- Fragmento del documento:
================================
Teatro Colón: Fausto consigue multiplicar la fuerza de las dimensiones irreconciliables en pugna
Fausto, ópera de Charles Gounod. Dirección musical: Jan Latham-Koenig. Dirección de escena: Stefano Poda. Director del Coro Estable del Teatro Colón: Miguel Martínez. Elenco: Liparit Avetisyan (Fausto), Aleksei Tikhomirov (Mefistófeles), Anita Hartig (Margarita), Vinicius Atique (Valentín), Juan Font (Wagner), Florencia Machado (Siebel), Adriana Mastrángelo (Marta). Producción del Teatro Regio di Torino, la Ópera de Israel y la Ópera de Lausanne, con la colaboración de la Embajada de Italia en el ciclo Divina Italia. En el Teatro Colón. Nuestra opinión: muy bueno.
================================
- Datos guardados:

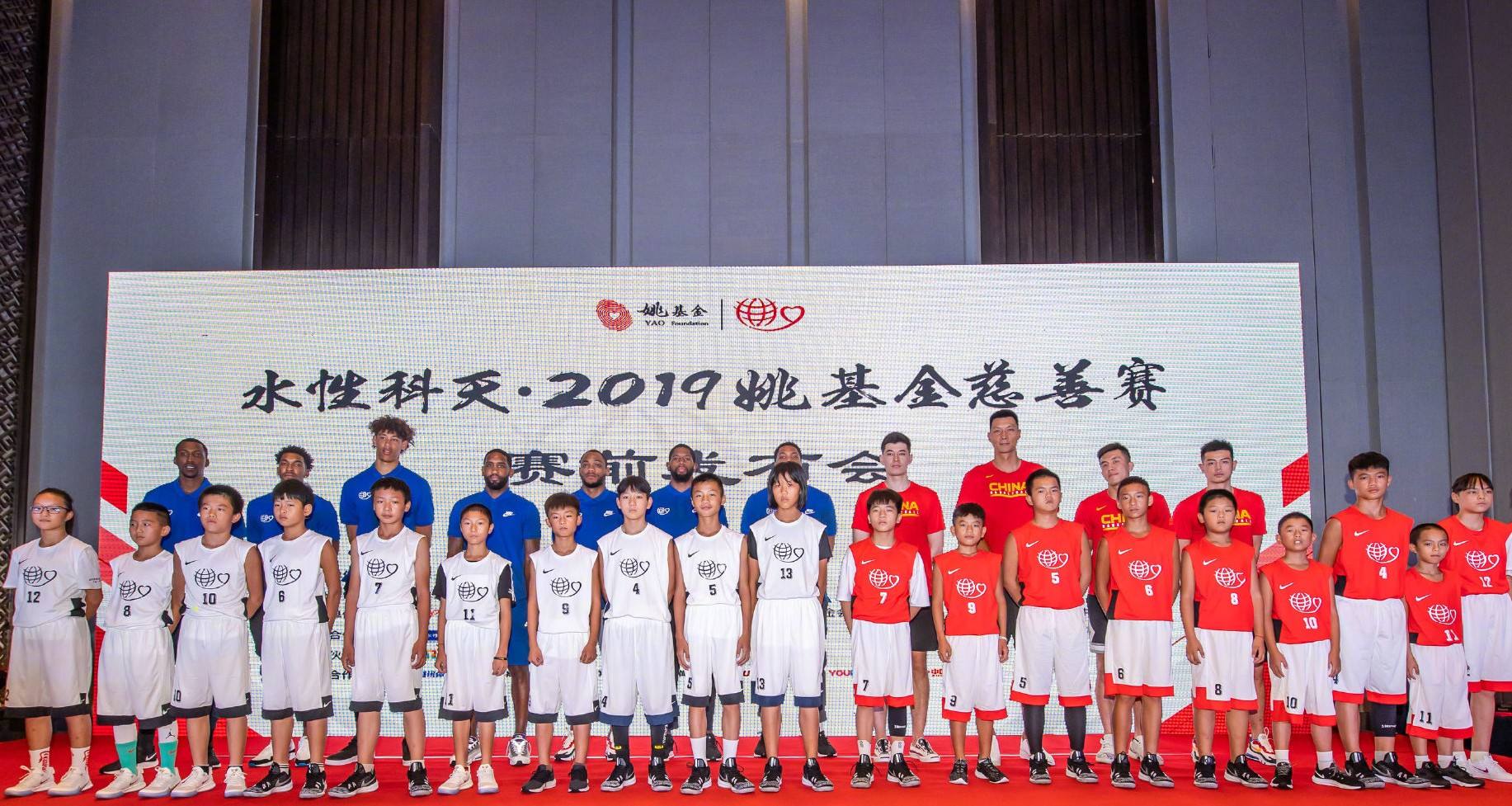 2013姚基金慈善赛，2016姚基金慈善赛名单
================================
- Tarea A: Transcribe de la reseña de Fausto el tramo que va desde "Teatro Colón: Fausto" hasta "opinión: muy bueno.".
- Tarea B: Escribe la continuación de la reseña de Fausto a partir de su última oración.
Los datos son un material independiente de la reseña de Fausto.

- Respuesta escrita A:
Teatro Colón: Fausto consigue multiplicar la fuerza de las dimensiones irreconciliables en pugna
Fausto, ópera de Charles Gounod. Dirección musical: Jan Latham-Koenig. Dirección de escena: Stefano Poda. Director del Coro Estable del Teatro Colón: Miguel Martínez. Elenco: Liparit Avetisyan (Fausto), Aleksei Tikhomirov (Mefistófeles), Anita Hartig (Margarita), Vinicius Atique (Valentín), Juan Font (Wagner), Florencia Machado (Siebel), Adriana Mastrángelo (Marta). Producción del Teatro Regio di Torino, la Ópera de Israel y la Ópera de Lausanne, con la colaboración de la Embajada de Italia en el ciclo Divina Italia. En el Teatro Colón. Nuestra opinión: muy bueno.

- Respuesta escrita B:
Si fuera cierta esa presunción de que las piezas de Shakespeare son tan poéticamente poderosas que logran abrirse paso aun en la traducción más infiel, frente al Fausto de Charles Gounod habría que preguntarse si triunfa Goethe o si triunfa en cambio la infidelidad del compositor. Para responder no hace falta llegar tan lejos como ese crítico alemán de entreguerras que, según cuentan, obligado por su oficio a ir al teatro, pero ofendido por la afrenta francesa, leía como antídoto el original goetheano en los entreactos. No hace falta, diría el régisseur Stefano Poda, y agregaría tal vez que esa protesta del crítico revela además incomprensión. Para él, para Poda, toda esta cuestión de la traducción operística del Fausto (d’après Goethe) estuvo siempre mal encarada. En sus propias palabras: “En el Fausto de Gounod, no se puede elegir entre Goethe y la grand opéra. Hay dos dimensiones irreconciliables que a veces incluso trabajan juntas cuando la ironía surge del desapego. No es fácil devolverle su fuerza a esta contaminación…” Es irrelevante discutir en qué medida puede defenderse esa presunción; lo que importa es qué hizo con ella. La puesta de Poda para el primer título de la temporada lírica de este año del Teatro Colón consigue admirablemente, a fuerza de una estricta unificación, multiplicar la fuerza de esas dimensiones irreconciliadas.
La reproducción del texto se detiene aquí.